The Monophysite Theory Of A Composition Of Natures
For the consistent monophysites, then, the human nature, as a psychic
entity with peculiar properties, did not survive the incarnation. They
did, however, allow it a verbal reality. They admitted a composition
of natures, and this composition provided for them whatever degree of
reality the incarnation possessed. On this point their Christology
passed through several stages of development, the later stages showing
p
ogressive improvement on the earlier. They distinguished three
senses of the word "composition." First, they said, it might mean
"absorption," as when a drop of water is absorbed in a jar of wine.
Second, it might imply the transmutation of constituent particles, as
when a third unlike thing is formed from two. Thirdly, there is
composition when, from the association of two whole and entire things,
a third whole and entire compound thing is formed without loss to the
components. They illustrated the third mode of composition by the
union in man of soul and body. The pre-Eutychian monophysites regarded
the hypostatic union as a composition in the first sense of the word.
They spoke of Christ's human nature as absorbed in the divine, as is "a
drop of vinegar in the ocean." Eutyches adopted the term in its second
sense. He taught that the Word became flesh[3] "as the atmosphere
assumes bodily form and becomes rain or snow under the influence of the
wind, and as water becomes ice by reason of the cold air." Philoxenus
in a later generation saw that both these positions were wrong and the
similes misleading. He taught a hypostatic union totally devoid of
confusion or loss or commutation of the elements of the two natures.
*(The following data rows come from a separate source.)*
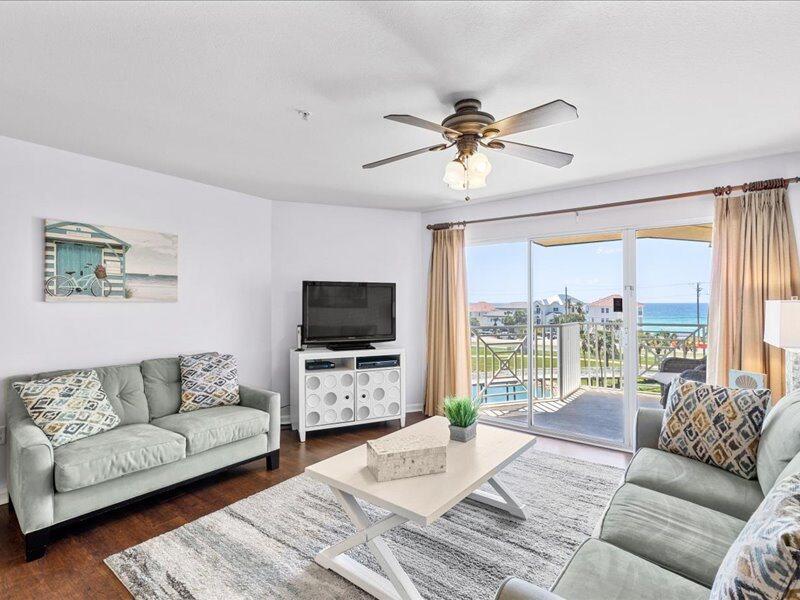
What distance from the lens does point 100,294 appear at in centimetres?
307

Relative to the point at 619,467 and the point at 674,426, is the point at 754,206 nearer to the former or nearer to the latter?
the point at 674,426

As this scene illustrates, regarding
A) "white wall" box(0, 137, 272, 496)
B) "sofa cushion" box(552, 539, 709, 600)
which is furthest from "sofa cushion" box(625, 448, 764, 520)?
"white wall" box(0, 137, 272, 496)

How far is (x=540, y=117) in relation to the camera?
177cm

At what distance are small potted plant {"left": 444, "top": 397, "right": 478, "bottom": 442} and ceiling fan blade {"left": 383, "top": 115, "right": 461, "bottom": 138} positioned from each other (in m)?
1.52

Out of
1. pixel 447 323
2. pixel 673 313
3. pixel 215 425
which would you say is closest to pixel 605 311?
pixel 673 313

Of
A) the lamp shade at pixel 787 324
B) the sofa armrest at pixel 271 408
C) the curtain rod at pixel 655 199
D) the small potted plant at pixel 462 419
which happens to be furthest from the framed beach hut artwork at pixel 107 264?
the lamp shade at pixel 787 324

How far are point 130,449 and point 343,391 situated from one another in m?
1.98

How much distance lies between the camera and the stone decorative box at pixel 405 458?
1.89 m

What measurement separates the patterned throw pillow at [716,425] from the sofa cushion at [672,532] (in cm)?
49

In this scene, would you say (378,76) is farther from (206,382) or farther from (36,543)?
(36,543)

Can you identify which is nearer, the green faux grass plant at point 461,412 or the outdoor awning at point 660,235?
the green faux grass plant at point 461,412

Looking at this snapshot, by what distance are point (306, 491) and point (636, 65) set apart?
10.0ft

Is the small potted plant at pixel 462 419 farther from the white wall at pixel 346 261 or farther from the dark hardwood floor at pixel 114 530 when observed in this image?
the white wall at pixel 346 261

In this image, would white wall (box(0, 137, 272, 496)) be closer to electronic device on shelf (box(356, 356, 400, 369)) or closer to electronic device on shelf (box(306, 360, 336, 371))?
electronic device on shelf (box(306, 360, 336, 371))
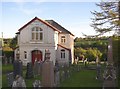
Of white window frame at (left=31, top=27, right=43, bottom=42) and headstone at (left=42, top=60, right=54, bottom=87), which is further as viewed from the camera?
white window frame at (left=31, top=27, right=43, bottom=42)

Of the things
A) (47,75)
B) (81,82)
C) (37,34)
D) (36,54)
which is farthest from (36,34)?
(47,75)

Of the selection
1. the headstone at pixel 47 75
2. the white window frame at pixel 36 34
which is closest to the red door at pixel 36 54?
the white window frame at pixel 36 34

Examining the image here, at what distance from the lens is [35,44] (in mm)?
47969

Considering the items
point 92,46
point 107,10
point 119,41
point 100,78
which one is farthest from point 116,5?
point 92,46

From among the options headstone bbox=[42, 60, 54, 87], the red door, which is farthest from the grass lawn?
the red door

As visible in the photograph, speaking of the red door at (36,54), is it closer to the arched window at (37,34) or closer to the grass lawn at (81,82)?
the arched window at (37,34)

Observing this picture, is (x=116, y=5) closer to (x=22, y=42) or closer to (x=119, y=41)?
(x=119, y=41)

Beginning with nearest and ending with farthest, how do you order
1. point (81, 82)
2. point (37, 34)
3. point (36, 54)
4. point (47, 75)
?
point (47, 75), point (81, 82), point (37, 34), point (36, 54)

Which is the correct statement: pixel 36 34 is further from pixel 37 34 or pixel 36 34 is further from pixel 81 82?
pixel 81 82

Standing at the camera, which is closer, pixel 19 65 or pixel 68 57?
pixel 19 65

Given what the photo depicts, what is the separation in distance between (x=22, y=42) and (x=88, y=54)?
17346 mm

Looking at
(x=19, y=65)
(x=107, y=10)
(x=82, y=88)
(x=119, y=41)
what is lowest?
(x=82, y=88)

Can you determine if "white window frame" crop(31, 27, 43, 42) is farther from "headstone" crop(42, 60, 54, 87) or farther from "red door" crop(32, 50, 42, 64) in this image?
"headstone" crop(42, 60, 54, 87)

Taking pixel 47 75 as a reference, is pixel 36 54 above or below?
above
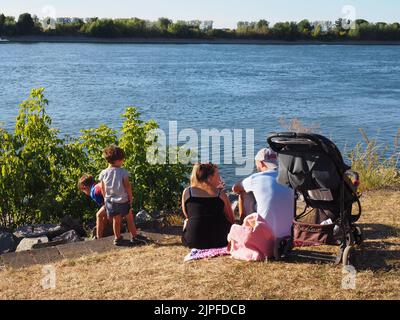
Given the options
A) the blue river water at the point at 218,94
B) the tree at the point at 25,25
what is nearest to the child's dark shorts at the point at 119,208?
the blue river water at the point at 218,94

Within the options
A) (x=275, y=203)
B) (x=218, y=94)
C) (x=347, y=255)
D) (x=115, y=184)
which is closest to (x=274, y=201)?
(x=275, y=203)

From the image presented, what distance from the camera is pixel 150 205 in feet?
31.5

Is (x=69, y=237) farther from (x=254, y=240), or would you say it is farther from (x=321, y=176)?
(x=321, y=176)

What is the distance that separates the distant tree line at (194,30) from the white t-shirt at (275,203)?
91.6 metres

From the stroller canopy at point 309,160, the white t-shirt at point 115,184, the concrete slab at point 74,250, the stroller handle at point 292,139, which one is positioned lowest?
the concrete slab at point 74,250

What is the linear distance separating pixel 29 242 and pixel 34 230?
805 mm

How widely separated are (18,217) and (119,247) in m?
3.25

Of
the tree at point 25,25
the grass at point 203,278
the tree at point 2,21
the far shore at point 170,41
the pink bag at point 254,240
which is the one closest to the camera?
the grass at point 203,278

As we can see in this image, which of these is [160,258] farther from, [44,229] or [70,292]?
[44,229]

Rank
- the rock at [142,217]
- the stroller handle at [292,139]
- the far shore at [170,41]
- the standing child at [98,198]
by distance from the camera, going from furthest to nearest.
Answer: the far shore at [170,41]
the rock at [142,217]
the standing child at [98,198]
the stroller handle at [292,139]

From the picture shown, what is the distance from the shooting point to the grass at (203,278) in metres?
5.16

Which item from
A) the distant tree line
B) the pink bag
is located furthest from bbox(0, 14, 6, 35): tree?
the pink bag

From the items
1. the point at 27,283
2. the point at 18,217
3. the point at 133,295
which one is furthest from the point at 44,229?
the point at 133,295

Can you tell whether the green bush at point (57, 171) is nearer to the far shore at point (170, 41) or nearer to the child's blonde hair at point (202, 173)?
the child's blonde hair at point (202, 173)
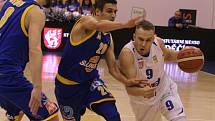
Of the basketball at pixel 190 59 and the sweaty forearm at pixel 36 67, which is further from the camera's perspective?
the basketball at pixel 190 59

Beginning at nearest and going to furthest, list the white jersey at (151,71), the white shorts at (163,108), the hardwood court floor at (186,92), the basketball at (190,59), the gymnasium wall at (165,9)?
the white shorts at (163,108), the white jersey at (151,71), the basketball at (190,59), the hardwood court floor at (186,92), the gymnasium wall at (165,9)

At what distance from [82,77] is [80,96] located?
188 mm

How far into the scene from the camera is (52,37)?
47.3 ft

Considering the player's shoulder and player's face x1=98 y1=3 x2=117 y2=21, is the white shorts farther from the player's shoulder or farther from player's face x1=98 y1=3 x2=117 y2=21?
player's face x1=98 y1=3 x2=117 y2=21

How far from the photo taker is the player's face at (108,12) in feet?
13.9

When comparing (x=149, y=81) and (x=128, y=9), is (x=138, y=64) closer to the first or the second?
(x=149, y=81)

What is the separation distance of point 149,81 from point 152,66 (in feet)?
0.54

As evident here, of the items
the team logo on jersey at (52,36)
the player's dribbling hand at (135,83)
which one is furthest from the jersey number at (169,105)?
the team logo on jersey at (52,36)

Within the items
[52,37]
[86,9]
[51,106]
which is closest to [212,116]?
[51,106]

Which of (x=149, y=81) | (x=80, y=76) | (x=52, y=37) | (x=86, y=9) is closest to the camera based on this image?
(x=80, y=76)

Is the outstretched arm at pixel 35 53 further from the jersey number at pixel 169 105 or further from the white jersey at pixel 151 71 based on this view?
the jersey number at pixel 169 105

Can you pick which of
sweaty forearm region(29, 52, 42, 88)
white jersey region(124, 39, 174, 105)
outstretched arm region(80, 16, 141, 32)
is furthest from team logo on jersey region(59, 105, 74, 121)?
sweaty forearm region(29, 52, 42, 88)

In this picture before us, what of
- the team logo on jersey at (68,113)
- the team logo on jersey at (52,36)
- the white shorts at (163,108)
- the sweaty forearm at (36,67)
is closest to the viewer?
the sweaty forearm at (36,67)

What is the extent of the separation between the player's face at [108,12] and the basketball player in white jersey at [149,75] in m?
0.34
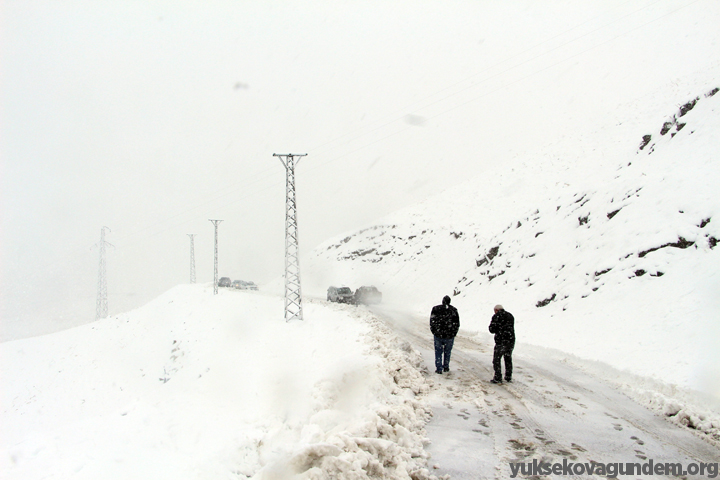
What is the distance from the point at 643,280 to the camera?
14.2 m

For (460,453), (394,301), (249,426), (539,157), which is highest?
(539,157)

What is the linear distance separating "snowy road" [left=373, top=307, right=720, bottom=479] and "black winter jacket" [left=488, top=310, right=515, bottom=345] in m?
0.97

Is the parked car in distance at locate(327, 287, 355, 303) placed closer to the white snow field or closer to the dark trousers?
the white snow field

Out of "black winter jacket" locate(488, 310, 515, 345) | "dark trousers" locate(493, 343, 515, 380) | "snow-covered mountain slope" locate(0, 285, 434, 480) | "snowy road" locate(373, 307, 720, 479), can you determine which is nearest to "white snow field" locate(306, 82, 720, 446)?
"snowy road" locate(373, 307, 720, 479)

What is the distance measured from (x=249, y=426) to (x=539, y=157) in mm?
54860

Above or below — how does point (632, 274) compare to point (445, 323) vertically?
above

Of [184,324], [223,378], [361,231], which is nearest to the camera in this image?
[223,378]

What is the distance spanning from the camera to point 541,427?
624 cm

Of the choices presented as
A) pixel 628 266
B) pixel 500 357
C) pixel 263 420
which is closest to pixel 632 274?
pixel 628 266

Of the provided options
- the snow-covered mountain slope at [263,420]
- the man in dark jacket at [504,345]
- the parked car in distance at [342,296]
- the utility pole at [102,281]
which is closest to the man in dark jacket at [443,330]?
the snow-covered mountain slope at [263,420]

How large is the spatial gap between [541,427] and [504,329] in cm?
304

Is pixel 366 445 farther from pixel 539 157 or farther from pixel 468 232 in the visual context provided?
pixel 539 157

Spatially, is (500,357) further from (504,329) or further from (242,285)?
(242,285)

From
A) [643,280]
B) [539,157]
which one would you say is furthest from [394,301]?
[539,157]
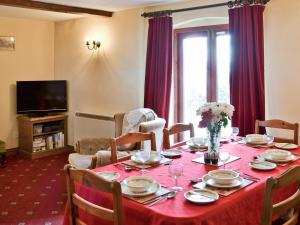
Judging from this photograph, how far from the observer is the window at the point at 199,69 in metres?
4.67

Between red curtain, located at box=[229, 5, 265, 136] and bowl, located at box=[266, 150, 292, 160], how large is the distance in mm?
1231

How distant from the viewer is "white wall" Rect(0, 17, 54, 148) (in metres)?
6.13

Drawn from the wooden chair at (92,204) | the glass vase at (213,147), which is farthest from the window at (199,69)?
the wooden chair at (92,204)

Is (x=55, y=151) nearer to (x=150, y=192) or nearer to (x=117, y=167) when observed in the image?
(x=117, y=167)

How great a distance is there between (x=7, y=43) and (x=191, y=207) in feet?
17.5

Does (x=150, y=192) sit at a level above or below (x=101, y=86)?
below

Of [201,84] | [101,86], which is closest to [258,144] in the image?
[201,84]

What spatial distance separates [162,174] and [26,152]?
4340 millimetres

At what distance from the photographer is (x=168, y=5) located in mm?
4938

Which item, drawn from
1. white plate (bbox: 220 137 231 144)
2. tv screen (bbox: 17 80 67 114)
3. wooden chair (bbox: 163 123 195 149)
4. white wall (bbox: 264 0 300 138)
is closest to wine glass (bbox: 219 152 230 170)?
white plate (bbox: 220 137 231 144)

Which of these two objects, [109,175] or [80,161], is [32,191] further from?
[109,175]

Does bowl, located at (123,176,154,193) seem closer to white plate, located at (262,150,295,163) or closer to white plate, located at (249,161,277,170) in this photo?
white plate, located at (249,161,277,170)

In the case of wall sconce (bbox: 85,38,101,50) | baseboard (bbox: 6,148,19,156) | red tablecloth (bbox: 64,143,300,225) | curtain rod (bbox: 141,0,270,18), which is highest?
curtain rod (bbox: 141,0,270,18)

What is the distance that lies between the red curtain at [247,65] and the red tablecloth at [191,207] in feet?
5.23
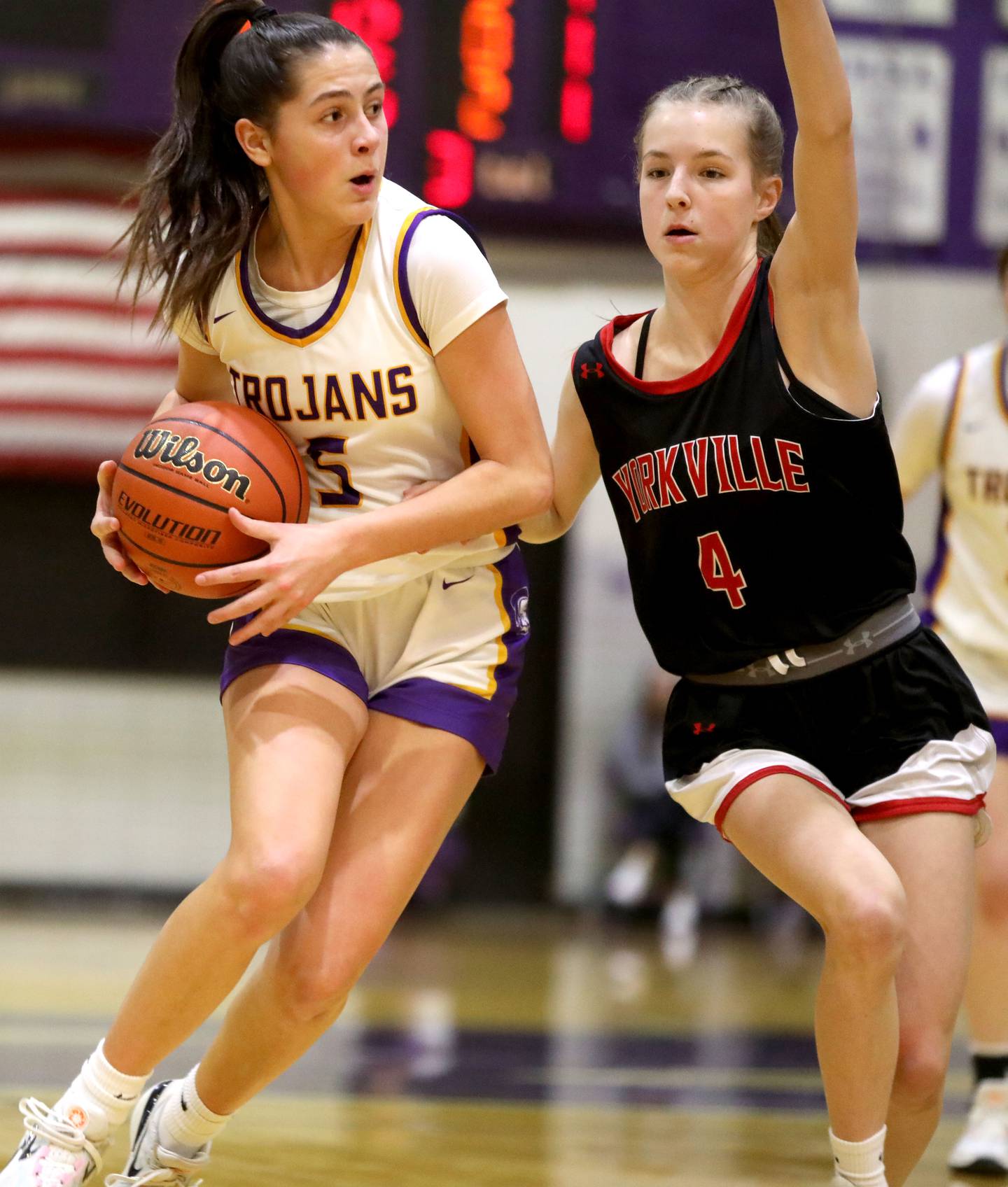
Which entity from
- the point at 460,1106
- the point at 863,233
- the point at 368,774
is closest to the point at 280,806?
the point at 368,774

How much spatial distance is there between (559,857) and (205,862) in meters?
1.92

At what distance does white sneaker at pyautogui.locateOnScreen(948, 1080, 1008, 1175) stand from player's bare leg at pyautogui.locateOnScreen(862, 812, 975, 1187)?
38.5 inches

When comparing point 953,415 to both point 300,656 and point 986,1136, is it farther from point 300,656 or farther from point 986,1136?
point 300,656

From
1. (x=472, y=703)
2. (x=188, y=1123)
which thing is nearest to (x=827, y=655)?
(x=472, y=703)

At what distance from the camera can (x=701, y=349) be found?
2840 millimetres

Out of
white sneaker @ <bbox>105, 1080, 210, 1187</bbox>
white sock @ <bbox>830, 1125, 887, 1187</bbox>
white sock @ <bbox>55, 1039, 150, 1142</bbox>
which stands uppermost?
white sock @ <bbox>55, 1039, 150, 1142</bbox>

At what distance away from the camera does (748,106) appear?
110 inches

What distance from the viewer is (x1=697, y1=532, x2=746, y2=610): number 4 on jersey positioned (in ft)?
9.06

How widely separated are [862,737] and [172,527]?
47.6 inches

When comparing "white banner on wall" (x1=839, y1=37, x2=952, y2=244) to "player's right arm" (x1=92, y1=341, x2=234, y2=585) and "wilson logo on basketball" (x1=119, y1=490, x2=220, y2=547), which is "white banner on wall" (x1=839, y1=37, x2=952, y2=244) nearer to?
"player's right arm" (x1=92, y1=341, x2=234, y2=585)

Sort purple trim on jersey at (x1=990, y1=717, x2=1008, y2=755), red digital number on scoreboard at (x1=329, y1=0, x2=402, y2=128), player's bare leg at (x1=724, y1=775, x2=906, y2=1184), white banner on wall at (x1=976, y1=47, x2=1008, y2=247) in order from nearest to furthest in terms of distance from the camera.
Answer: player's bare leg at (x1=724, y1=775, x2=906, y2=1184)
purple trim on jersey at (x1=990, y1=717, x2=1008, y2=755)
red digital number on scoreboard at (x1=329, y1=0, x2=402, y2=128)
white banner on wall at (x1=976, y1=47, x2=1008, y2=247)

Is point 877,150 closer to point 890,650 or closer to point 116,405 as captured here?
point 116,405

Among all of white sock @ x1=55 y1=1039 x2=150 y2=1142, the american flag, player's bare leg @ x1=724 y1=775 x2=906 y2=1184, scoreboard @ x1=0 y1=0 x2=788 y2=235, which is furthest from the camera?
the american flag

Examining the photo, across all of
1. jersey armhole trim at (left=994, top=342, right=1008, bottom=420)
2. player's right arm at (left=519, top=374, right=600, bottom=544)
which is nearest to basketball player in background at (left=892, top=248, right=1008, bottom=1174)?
jersey armhole trim at (left=994, top=342, right=1008, bottom=420)
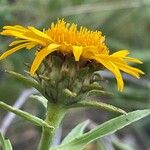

To illustrate his meaning he used the simile supplied by the
"Athanasian" creed, "as the reasonable soul and flesh is one man, so
God and Man is one Christ." This position is a vast improvement on
that of the original monophysites. It was ground gained to secure the
admission that in any sense Christ was very man. But the monophysites
never learned the true manner of the union, namely, that Christ was
"one; not by conversion of the Godhead into flesh, but by taking of the
Manhood into God; one altogether; not by confusion of Substance but by
unity of Person."
Read in this connection the assertion that God and man is one Christ,
"as the reasonable soul and flesh is one man," is orthodox; read apart
from this context, it is ambiguous. If the simile be kept as a simile,
as a mere suggestion or hint as to how, in general, two may compose one
and yet remain two, then no exception can be taken to it. If, however,
the clause be interpreted as a proportion sum, assigning corresponding
values to the different terms, then it savours strongly of
Apollinarianism. Most monophysites, like many moderns, probably
understood it in the mathematical sense. Christ, they argued, was God
and man, just as man is rational soul and body; the terms are in
proportion; therefore the divine nature was the rational soul, and the
human nature was the body. They forgot that the free act of the whole
divine person in assuming man underlies the union and makes it
efficacious; they gave sarx; the narrow meaning of soma, they set
before themselves the picture, not of the infinite robing in the
finite, but of the union of mind and matter. Consequently they
habitually spoke of the Logos, as assuming, not man or a human nature,
but a body.
Such in its varying phases was the monophysite doctrine of composition.
At its worst, it contained a direct denial of the real humanity of
Christ. At its best, it falls far short of the catholic doctrine of
His real, perfect and complete humanity. The permanent assumption of
human nature into the transcendent personality had no meaning for the
heretic party. If it had taken place, it was, they thought, merely
momentary, with no after-effects, the passing of a summer cloud across
the face of the sun.
We have considered the monophysites' view of Christ's human nature,
regarded as an integral psychic entity. It is evident that they either
undervalued it or denied its existence. The more consistent thinkers
of their party maintained that the incarnation had made no difference
in the being of Christ, and that therefore His human nature had no
objective reality. Those who shrank from carrying the doctrine to that
length conceded to the orthodox that the incarnation had to some extent
modified the being of Christ, that its net result was a composition.
Further analysis showed that this concession was rendered nugatory;
that in whatever sense the word "composition" was taken, it was
inadequate to express the hypostatic union; that the composition proved
in its first significance illusory, in its second, hybridous, in its
third, Apollinarianist. We pass on now to review the human nature in
its constituent parts, and it will be seen that the heretical formula
undermines faith in respect of each several part.